— EXERCISE —
Reproduce every one of the rows below word for word.

[A block of data]

....................

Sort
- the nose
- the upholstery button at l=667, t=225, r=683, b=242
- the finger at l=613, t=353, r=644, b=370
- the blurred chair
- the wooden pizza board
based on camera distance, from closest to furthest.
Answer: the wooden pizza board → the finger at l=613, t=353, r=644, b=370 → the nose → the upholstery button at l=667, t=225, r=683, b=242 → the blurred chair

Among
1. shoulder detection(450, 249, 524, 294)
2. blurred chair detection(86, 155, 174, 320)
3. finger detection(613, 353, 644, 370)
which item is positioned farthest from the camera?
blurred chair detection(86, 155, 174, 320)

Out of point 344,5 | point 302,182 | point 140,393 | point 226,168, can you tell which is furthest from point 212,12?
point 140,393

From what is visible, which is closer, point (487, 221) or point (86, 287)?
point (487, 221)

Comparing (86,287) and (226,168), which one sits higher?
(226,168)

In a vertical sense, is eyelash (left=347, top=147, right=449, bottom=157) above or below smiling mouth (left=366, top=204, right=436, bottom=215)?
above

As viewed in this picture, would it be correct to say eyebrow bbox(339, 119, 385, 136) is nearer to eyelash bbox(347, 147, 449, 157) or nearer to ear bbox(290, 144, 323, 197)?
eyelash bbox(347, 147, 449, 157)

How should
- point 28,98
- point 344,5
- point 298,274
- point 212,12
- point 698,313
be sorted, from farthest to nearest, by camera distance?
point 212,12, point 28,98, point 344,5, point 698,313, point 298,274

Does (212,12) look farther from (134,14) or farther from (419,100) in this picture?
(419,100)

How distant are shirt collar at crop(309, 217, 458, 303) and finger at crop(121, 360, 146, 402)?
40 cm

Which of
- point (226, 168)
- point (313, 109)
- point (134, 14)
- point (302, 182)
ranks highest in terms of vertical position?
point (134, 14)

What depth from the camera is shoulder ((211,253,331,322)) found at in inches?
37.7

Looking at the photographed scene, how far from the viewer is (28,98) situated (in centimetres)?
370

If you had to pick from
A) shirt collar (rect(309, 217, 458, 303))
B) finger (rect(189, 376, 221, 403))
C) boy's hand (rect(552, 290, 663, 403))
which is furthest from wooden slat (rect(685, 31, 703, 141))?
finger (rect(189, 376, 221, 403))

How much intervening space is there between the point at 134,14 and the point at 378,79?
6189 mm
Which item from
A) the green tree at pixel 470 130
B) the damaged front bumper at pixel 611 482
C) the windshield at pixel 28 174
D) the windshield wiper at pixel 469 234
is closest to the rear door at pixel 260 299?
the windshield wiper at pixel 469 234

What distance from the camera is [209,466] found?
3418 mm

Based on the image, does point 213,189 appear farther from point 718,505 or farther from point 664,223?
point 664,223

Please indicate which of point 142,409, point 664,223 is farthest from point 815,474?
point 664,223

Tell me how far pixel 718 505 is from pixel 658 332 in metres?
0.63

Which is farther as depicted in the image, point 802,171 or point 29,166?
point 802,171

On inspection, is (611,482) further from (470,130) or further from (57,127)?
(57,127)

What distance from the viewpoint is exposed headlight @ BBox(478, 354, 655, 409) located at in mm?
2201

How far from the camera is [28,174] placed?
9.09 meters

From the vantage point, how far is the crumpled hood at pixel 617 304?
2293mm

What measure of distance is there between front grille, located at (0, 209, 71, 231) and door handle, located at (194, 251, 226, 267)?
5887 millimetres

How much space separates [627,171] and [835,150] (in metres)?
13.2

....................

— FINAL RESULT —
Sort
- the nose
- the upholstery button at l=667, t=225, r=683, b=242
- the finger at l=613, t=353, r=644, b=370
- the blurred chair
- the wooden pizza board
based on camera distance, from closest to furthest.
Answer: the wooden pizza board → the finger at l=613, t=353, r=644, b=370 → the nose → the upholstery button at l=667, t=225, r=683, b=242 → the blurred chair

Among
1. shoulder detection(450, 249, 524, 294)
2. blurred chair detection(86, 155, 174, 320)
3. finger detection(613, 353, 644, 370)
which item is positioned farthest from the camera?
blurred chair detection(86, 155, 174, 320)

Out of point 344,5 | point 302,182 | point 140,393 | point 226,168, can you tell which is furthest from point 212,12?
point 140,393

From what is visible, which is closer, point (487, 221) or point (86, 287)?
point (487, 221)

Comparing (86,287) and (226,168), which one sits higher?
(226,168)

In a vertical sense, is eyelash (left=347, top=147, right=449, bottom=157) above or below smiling mouth (left=366, top=204, right=436, bottom=215)?
above

As viewed in this picture, would it be correct to say eyebrow bbox(339, 119, 385, 136) is nearer to eyelash bbox(347, 147, 449, 157) or nearer to ear bbox(290, 144, 323, 197)?
eyelash bbox(347, 147, 449, 157)

How should
- point 28,98
- point 344,5
- point 298,274
- point 212,12
- point 698,313
be sorted, from farthest to nearest, by camera distance?
point 212,12, point 28,98, point 344,5, point 698,313, point 298,274

Does (212,12) look farther from (134,14) or farther from (419,100) in this picture?
(419,100)

How distant are shirt collar at crop(309, 217, 458, 303) and finger at crop(121, 360, 146, 402)?
40 cm

Which of
- point (226, 168)
- point (313, 109)
- point (134, 14)
- point (302, 182)
ranks highest in terms of vertical position?
point (134, 14)

What depth from the camera is shoulder ((211,253,331,322)) found at in inches?
37.7

Looking at the photographed scene, how far from the viewer is (28,98) situated (in centimetres)?
370

If you had to pick from
A) shirt collar (rect(309, 217, 458, 303))
B) finger (rect(189, 376, 221, 403))
C) boy's hand (rect(552, 290, 663, 403))
which is furthest from wooden slat (rect(685, 31, 703, 141))?
finger (rect(189, 376, 221, 403))

How much intervening space is there between the point at 134,14 and the point at 378,79?
6189 mm
Which item from
A) the green tree at pixel 470 130
B) the damaged front bumper at pixel 611 482
C) the windshield at pixel 28 174
D) the windshield wiper at pixel 469 234
is closest to the rear door at pixel 260 299?
the windshield wiper at pixel 469 234

What distance from the camera is [209,466] found?
3418 mm

Based on the image, does point 213,189 appear farther from point 718,505 or farther from point 664,223?
point 664,223

Please indicate which of point 142,409, point 664,223 is farthest from point 815,474?
point 664,223

Tell me how far pixel 718 505 is from pixel 658 332 in metres?
0.63

Which is farther as depicted in the image, point 802,171 or point 29,166?
point 802,171

On inspection, is (611,482) further from (470,130) or further from (57,127)?
(57,127)

What distance from the viewpoint is exposed headlight @ BBox(478, 354, 655, 409) located at in mm?
2201

How far from the camera is [28,174] placed?
9.09 meters

From the vantage point, how far is the crumpled hood at pixel 617 304?
2293mm

What measure of distance is there between front grille, located at (0, 209, 71, 231) and door handle, located at (194, 251, 226, 267)?
5887 millimetres

How much space separates [627,171] and [835,150] (in metres)?
13.2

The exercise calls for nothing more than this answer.